■ Exercise tasks:
(a) List everything the passage on unequal customers says some customers can damage.
(b) Pick up the passage on unequal customers after its last sentence and carry it forward.

Passage for review: Begin

Customers aren’t made equal – and some are truly terrible

It is absolutely right that we focus all our efforts on the customer experience, customer satisfaction, and a deep and ongoing of the customers’ every needs and wants. By doing so, we create a successful business

Customers aren't made equal

But – and it is a huge but – there is something else colossally important, which in this customer-loving age, has become almost poor taste to acknowledge. Not all customers are beneficial for your business. Some can damage you, your team, and your potential success.

We are all obsessed with the 80/20 rule. 80% of your sales come from 20% of your customers. And mostly, that is roughly accurate, especially in B2B. But if you change that list slightly and ask where 80% of your profit comes from, the answers may look different. Also, ask from which ones you get the joy of serving your customers, and that may throw up a slightly different list again. The optimum is a list of the people who top the last two lists, not those who buy the most.

Passage for review: End
Information shown: Begin

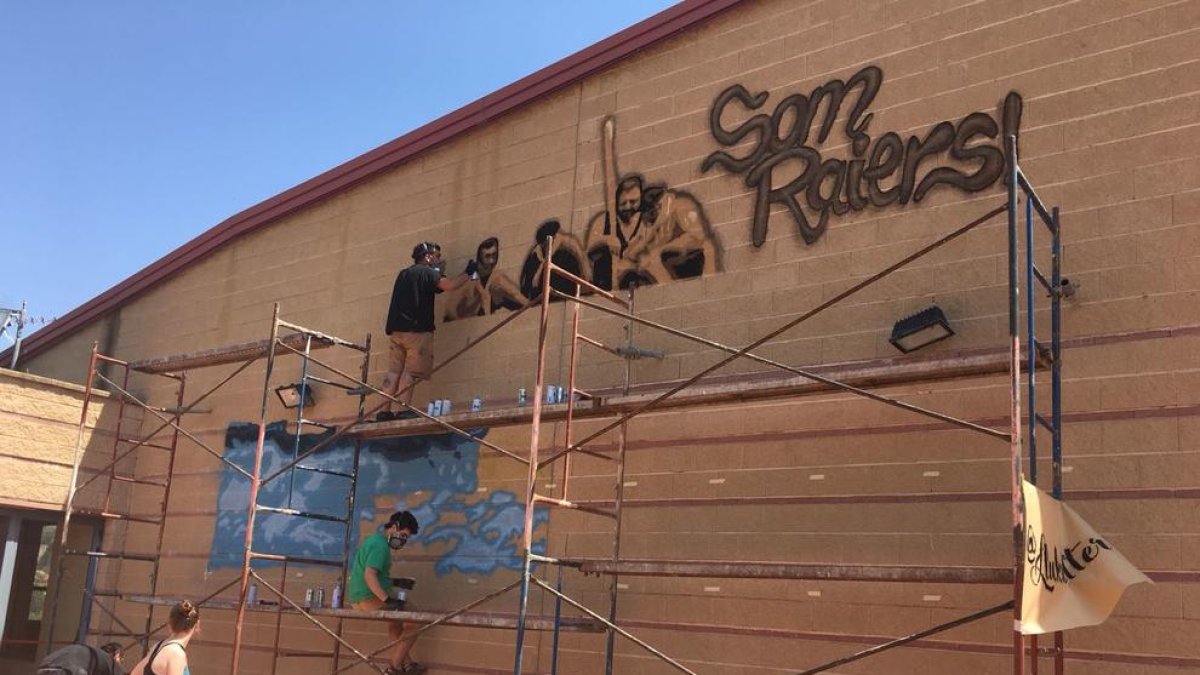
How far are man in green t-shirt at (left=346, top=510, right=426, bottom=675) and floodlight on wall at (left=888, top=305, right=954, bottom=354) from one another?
4371 mm

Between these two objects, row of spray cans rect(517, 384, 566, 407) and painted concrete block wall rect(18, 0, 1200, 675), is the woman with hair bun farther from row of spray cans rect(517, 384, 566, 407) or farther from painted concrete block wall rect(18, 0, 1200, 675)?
row of spray cans rect(517, 384, 566, 407)

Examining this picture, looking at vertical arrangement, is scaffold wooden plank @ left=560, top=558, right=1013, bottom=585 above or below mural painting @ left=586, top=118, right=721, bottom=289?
below

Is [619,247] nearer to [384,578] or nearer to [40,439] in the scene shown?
[384,578]

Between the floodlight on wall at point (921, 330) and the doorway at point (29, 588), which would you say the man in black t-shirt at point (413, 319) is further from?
the doorway at point (29, 588)

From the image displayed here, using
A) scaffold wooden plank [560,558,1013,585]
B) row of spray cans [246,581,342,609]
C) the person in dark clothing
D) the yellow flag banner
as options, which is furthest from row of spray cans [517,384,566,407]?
the yellow flag banner

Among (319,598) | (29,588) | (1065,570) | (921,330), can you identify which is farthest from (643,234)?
(29,588)

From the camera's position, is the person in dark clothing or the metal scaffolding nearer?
the metal scaffolding

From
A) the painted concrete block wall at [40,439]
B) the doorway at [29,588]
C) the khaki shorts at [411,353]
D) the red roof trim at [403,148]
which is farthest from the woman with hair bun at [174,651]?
the doorway at [29,588]

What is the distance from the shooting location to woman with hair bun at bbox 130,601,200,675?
6652mm

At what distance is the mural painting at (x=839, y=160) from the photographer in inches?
309

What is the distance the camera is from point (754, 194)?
8930 mm

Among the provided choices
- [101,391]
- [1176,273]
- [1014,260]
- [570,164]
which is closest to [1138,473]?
[1176,273]

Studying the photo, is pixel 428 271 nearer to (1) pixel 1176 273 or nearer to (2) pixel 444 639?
(2) pixel 444 639

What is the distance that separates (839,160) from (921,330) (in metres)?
1.59
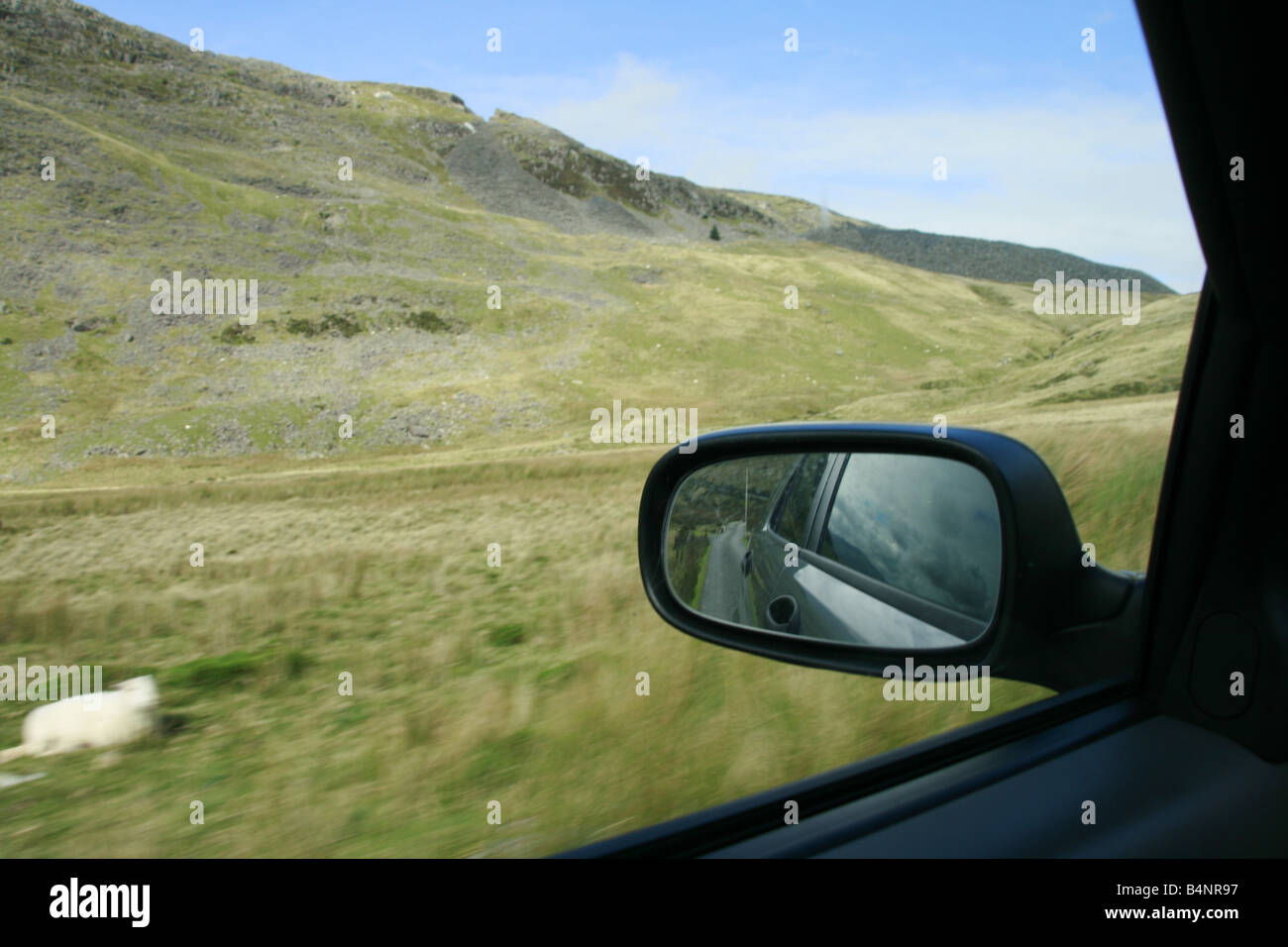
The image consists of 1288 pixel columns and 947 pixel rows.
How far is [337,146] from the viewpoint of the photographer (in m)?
128

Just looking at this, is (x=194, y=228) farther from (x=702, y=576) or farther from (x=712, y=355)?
(x=702, y=576)

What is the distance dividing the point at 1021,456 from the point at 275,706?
8.53 ft

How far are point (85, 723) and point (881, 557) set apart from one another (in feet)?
8.07

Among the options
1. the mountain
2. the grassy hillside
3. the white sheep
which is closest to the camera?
the grassy hillside

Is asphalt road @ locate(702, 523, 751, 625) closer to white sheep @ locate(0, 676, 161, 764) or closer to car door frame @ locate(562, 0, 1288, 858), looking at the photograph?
car door frame @ locate(562, 0, 1288, 858)

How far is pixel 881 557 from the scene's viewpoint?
2.53m

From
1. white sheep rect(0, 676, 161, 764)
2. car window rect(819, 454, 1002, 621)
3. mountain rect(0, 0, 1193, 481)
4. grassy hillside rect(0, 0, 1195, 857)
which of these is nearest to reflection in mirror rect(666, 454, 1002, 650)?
car window rect(819, 454, 1002, 621)

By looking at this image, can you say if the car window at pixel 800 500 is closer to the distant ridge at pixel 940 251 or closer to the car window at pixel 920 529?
the car window at pixel 920 529

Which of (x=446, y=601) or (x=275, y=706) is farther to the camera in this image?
(x=446, y=601)

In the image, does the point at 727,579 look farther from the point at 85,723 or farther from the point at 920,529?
the point at 85,723

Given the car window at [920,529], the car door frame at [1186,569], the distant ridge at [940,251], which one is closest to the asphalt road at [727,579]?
the car window at [920,529]

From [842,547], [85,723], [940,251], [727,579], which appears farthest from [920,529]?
[940,251]

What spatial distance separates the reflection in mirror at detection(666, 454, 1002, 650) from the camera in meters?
2.21
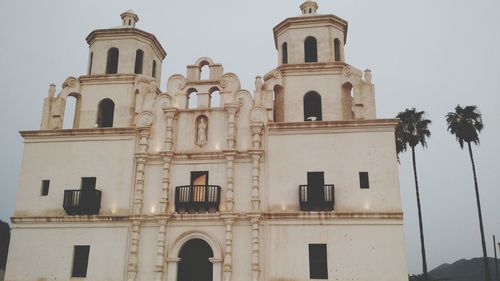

Information shown: End

■ Answers to the problems:
(a) You, your team, and your potential success.

(b)
Let’s look at that profit angle first. You could have one customer (or more) who orders vast amounts but considers that entitles them to pay late. Or sometimes never. That will tie up endless amounts of administrative time, stress you out, and give you cashflow nightmares. However much they spend, they are not worth the risk.

Similar to this are the discounters. I learned over the years that the customers who demand discounts are almost invariably the ones who complain, usually with a view to obtaining further discounts. Being completely sales-focussed, I struggled to learn the lesson, finding it gut-wrenching to turn away business. But when I broke the rule and took the order, it invariably cost money instead of making it.
These same people would also be part of the unreasonable demands brigade. For some customers, doing your utmost is never going to be enough. I remember being on the phone with one such customer while they demanded that we deliver in a timed slot that morning. Reasonable. Not quite. I was forced to point out that the time they were demanding was only an hour later, and the drive was over two hours. “That is your problem,” I was told, and the phone went down. There is indeed no pleasing some people.
The same goes for those who complain. Of course, you aren’t perfect and will get things wrong. And it is essential to acknowledge that and do everything in your utmost to make amends. But we have developed a complaining culture, where the grass is always greener, and the service, the goods, and the delivery could always be better.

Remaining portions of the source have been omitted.